The long-awaited audit, released on Monday, critiqued the advertising campaign from Empire State Development Corp., which has had a near ubiquitous presence on cable television over the last several years.

Critics of Gov. Andrew Cuomo’s administration had seized on the campaign — which aired both here in New York and in other states — as a back-door way of promoting the governor, though Cuomo himself by law cannot appear in the state-founded ads.

The advertising campaign has not shown any ability to boost job growth in the state or attract new businesses.

ESDC itself has insisted to the comptroller’s office that the program shouldn’t be measured against goals set for the various ecnoomic development programs, while the advertising was not intended to “directly produce positive economic benefits.’

Still, DiNapoli’s office found the efforts measure the effectiveness of the program are not strong enough given the cost of the campaign.

“When government spends hundreds of millions of taxpayer dollars to send a message that New York is a place to visit and open for business, it should have clear objectives and show the public actual results,” DiNapoli said in a statement. “ESDC’s attempts to measure the results of this advertising campaign were weak at best, leaving real questions about whether the results justify the cost.”

The impact of the economic development advertising was singled out for concern: ESDC had received more than 18,000 applications for state-backed support, but only 10 percent of those businesses that applied were actually eligible.

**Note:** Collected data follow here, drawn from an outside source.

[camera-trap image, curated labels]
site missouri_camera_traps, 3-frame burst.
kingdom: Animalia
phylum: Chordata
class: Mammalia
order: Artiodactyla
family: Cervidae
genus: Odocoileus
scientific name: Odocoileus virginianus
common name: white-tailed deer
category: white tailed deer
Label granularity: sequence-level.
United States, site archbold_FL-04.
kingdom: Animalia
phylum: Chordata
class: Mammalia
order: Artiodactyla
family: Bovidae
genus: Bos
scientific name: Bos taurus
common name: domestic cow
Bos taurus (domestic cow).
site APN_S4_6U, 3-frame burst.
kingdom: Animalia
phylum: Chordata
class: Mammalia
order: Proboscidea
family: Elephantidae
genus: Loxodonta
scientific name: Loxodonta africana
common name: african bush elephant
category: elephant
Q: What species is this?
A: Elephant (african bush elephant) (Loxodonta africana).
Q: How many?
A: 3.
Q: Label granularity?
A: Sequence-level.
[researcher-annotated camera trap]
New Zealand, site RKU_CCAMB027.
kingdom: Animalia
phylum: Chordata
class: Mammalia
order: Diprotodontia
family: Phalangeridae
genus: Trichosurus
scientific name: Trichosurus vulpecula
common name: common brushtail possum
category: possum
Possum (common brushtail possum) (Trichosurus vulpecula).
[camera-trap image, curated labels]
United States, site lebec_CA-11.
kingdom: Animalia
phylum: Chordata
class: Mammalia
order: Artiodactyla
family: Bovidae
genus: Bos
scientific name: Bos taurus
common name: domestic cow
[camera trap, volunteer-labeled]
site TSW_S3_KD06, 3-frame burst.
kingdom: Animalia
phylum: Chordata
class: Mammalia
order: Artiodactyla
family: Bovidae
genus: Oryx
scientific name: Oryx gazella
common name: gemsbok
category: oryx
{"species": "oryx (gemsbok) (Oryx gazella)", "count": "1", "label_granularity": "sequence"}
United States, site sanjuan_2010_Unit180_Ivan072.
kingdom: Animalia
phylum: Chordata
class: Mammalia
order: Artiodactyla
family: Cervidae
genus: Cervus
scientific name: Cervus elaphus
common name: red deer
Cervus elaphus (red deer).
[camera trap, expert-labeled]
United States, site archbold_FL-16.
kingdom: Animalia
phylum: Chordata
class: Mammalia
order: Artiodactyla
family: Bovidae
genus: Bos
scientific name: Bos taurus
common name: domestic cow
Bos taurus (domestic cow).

Overall, auditors pegged the amount of advertising money spent for each promised job to be created at $25,000.

Updated: ESD responds.

“It’s disappointing that the Comptroller’s Office, which spent close to a year on this audit, has chosen to ignore every metric put into place to measure the effectiveness and impact of the multiple advertising campaigns run by ESD. The facts, as confirmed by ongoing independent quantitative research, show our efforts have made great strides in improving perceptions of New York State, creating greater awareness of our economic development programs, increasing the perception that New York is a good or excellent place to do business by 122 percent among executives from out of state, as well as attracting more tourists to spend their vacations here. Despite these glaring omissions, the Comptroller’s primary finding was that ESD has effectively managed this contract. We agree.”